Given interest made up 73% of total revenue for the first half ($9.86m of $13.56m) we have to assume that cash has stabilised at around $400m. If it has moved any significant amount either way the company would have had to disclose this as part of their continuous disclosure obligations as a significant increase or decrease in interest revenue has a significant impact on revenue and profitability.
Interest wise there was only one increase in the first half, 0.25% on 7 Nov 2023, so only 2 months of this increased rate was built into the first half report, so we get 4 months higher interest at the new rate in the second half compared to the first which would equate to around $300k extra interest this half, if cash has remained stable.
Trading revenue was only $3.46m in the first half, so if trading volumes are up 15% and that flows through to Selfwealth then that is an increase of $500k in revenue. This will also drive-up expenses as they must pay third parties for those extra trades, not sure how much they make on trades.
Combined those two are $800k increase in revenue. This is solely based on cash remaining stable and the trading revenue reflecting the growth on the ASX of 15% you mention and excludes increased cost associated with those trades.

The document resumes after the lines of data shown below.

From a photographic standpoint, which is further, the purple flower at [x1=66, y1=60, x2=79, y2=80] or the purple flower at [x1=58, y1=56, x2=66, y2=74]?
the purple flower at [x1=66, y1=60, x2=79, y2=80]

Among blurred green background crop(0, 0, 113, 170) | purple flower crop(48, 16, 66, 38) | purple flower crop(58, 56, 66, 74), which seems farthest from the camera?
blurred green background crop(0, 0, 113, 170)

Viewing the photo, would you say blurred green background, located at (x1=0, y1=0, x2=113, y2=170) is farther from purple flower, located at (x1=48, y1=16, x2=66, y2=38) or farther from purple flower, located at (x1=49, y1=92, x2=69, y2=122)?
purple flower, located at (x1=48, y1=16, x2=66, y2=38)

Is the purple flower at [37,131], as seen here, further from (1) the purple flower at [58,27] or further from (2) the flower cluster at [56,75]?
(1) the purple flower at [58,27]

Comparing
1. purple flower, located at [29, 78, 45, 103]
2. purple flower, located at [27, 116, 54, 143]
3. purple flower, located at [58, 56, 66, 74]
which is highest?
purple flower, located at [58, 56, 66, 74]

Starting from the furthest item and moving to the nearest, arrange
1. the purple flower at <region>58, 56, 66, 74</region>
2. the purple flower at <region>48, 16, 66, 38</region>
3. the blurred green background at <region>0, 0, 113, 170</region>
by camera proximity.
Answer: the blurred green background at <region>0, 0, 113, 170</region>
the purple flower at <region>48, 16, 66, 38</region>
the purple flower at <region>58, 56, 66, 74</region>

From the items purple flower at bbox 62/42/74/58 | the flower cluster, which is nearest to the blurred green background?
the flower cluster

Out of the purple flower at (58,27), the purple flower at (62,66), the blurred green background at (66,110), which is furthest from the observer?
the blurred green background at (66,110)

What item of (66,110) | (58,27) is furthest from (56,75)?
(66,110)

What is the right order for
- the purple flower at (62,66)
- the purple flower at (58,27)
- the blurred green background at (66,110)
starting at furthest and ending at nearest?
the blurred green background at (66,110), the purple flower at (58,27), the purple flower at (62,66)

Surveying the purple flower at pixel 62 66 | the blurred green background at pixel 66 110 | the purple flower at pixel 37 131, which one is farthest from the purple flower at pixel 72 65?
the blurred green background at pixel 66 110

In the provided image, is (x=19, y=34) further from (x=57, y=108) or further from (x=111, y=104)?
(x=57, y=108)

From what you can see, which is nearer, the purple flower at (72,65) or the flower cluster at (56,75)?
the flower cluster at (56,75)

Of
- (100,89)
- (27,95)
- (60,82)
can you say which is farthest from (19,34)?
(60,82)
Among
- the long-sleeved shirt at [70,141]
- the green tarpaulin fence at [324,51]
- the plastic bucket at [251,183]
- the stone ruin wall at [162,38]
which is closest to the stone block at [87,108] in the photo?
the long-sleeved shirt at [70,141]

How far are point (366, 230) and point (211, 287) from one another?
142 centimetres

Expense wise the big one was $4.93m in employee benefits in the first half, but that included $766k of redundancy costs and I believe the redundancies occurred in oct/nov 23 so that $4.93m amount also includes 3-4 months of paid salaries for those made redundant. If the redundancy payout was $766k you have to assume that the total salaries for those people were at least double that and likely a lot more given redundancy payouts for 5 years employment is only 10 weeks plus 4 weeks’ notice, and I would assume most staff given redundancy were less than that given the big growth of employees at Selfwealth occurred in 2020/21. But assuming double then that is $1.5m/year of salaries cut, those salaries were paid for 3 months of the first half so around $375k in salaries paid to those people on top of the redundancy payout, but likely a lot more than that.
With the salary saving plus no redundancy payment this half you should expect employee benefits to drop by at least $1.1m (766k redundancy + 375k salary saving) assuming no growth in staff. This means baseline employee benefits should be $3.8m this half, and in reality a lot less based on the size of the redundancy payout. There were indications early in the year they were going on a hiring spree post-redundancy but given the boards big selling point was controlling costs then any amount above that $3.8m would be a black mark against the board as the aim of redundancies is to cut costs going forward.
All up that means baseline revenue growth of $800k for the half and a $1.1m saving in employee benefits, so all up should expect around $2m extra profit this half on top of the first half’s $1.6m before tax profit, so all up before-tax profit could be $3.6 in the second half on top of the first half’s $1.6m, so $5.2m for the year. This does not include the increase in expenses for the extra trades, so could completely exclude that revenue and the profit would drop by $500k to around $4.7m for the year.
But I don't expect it to be this high a value as they appear to have been hiring people so I would not be surprised if the employee benefits for the second half is higher than $3.8m, the question is how much higher than $3.8m it will be.
*The above assumes cash has remained steady and that the 15% growth in trading volume is reflected in SelfWealth’s volume combined with assumptions around the size of the salaries paid to those made redundant, any change in either direction of those values could have a significant impact in the values stated.